Despite a surge in residential loan delinquency, commercial mortgages have been performing well -- especially those held by life insurance companies. Commercial loans held by banks and thrifts were among the worst performers.
Those were the findings of an analysis of fourth quarter commercial mortgage delinquency by investor group released by the Mortgage Bankers Association yesterday.
Of the 34,937 commercial real estate loans held by life insurance companies for $245 billion, just 9 loans for $19 million were at least 60 days past due -- bringing the delinquency rate to 0.01 percent on Dec. 31, 2007, MBA reported. The rate was lower than 0.03 percent at the end of the third quarter and 0.02 percent on Dec. 31, 2006.
Freddie Mac's 60-day delinquency rate on commercial mortgages was 0.02 percent at the end of 2007, down from 0.06 percent on Oct. 31 and 0.05 percent a year earlier, the data indicated. Fannie Mae's 60-day delinquency was 0.08 percent, unchanged from the prior quarter and prior year. MBA said delinquency at both companies was equal to or lower than the rate in 10 of the previous 11 years.
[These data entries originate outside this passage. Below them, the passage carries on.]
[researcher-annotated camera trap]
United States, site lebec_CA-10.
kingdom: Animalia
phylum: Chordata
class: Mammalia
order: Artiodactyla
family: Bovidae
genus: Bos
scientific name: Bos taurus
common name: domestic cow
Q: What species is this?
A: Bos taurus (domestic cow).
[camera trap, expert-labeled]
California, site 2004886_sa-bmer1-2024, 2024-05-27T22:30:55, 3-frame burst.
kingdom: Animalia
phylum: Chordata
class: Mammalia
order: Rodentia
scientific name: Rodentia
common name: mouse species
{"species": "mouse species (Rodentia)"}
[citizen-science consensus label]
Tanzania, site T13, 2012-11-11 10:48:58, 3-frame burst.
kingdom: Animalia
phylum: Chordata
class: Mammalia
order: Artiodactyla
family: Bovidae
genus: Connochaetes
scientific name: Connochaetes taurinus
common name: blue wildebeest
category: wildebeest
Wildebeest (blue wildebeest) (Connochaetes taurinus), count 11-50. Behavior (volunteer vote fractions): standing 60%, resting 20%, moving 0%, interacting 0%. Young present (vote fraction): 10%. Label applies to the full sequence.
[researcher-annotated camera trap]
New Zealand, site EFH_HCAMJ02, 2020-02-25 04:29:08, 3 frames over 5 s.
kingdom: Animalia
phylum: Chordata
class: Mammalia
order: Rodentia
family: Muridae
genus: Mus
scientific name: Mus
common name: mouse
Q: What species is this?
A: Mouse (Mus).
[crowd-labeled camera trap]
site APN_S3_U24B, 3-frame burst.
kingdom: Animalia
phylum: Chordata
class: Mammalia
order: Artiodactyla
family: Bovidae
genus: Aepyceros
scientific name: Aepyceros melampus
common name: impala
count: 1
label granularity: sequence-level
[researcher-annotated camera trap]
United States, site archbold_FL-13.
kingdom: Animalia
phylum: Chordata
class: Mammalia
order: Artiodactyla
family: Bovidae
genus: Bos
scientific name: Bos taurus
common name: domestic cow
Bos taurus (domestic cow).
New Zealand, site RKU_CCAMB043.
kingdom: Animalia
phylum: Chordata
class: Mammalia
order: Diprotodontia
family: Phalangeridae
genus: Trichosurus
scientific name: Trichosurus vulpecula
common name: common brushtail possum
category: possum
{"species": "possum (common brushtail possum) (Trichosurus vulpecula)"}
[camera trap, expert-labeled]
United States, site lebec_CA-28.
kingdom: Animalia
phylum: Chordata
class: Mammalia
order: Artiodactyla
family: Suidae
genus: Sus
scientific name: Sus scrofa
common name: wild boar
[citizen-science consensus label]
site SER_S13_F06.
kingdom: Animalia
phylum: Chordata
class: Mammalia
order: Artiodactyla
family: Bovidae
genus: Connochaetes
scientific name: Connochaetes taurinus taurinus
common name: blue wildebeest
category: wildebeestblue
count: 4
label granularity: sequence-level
Commercial loans backing commercial mortgage-backed securities finished the fourth quarter with a 30-day delinquency rate of 0.40 percent, up from 0.33 percent in the third quarter but better than 0.41 percent at the end of 2006, the report said. MBA noted the latest CMBS delinquency level was lower than at year-end of 9 of the previous 10 years.
But banks and thrifts, which held $1.2 trillion in commercial mortgages, fared worse. Delinquency of at least 90 days was $9 billion for 0.80 percent on Dec. 31, climbing from 0.72 percent 90 days earlier and 0.56 percent a year earlier, MBA said. Had 30- or 60-day delinquency been reported for this group as it was for the other groups, the level of delinquency would have been higher. But MBA noted delinquency at banks and thrifts was actually lower than it was during 5 of the previous 11 years.
Commercial mortgage delinquency starkly contrasts residential delinquency, which MBA reported at 5.82 percent excluding foreclosures as of Dec. 31.
"It is reassuring to know that the performance of commercial and multifamily mortgage loans and bonds has remained so fundamentally sound," Steve Graves, chair of MBA's Commercial Board of Governors, said in the announcement.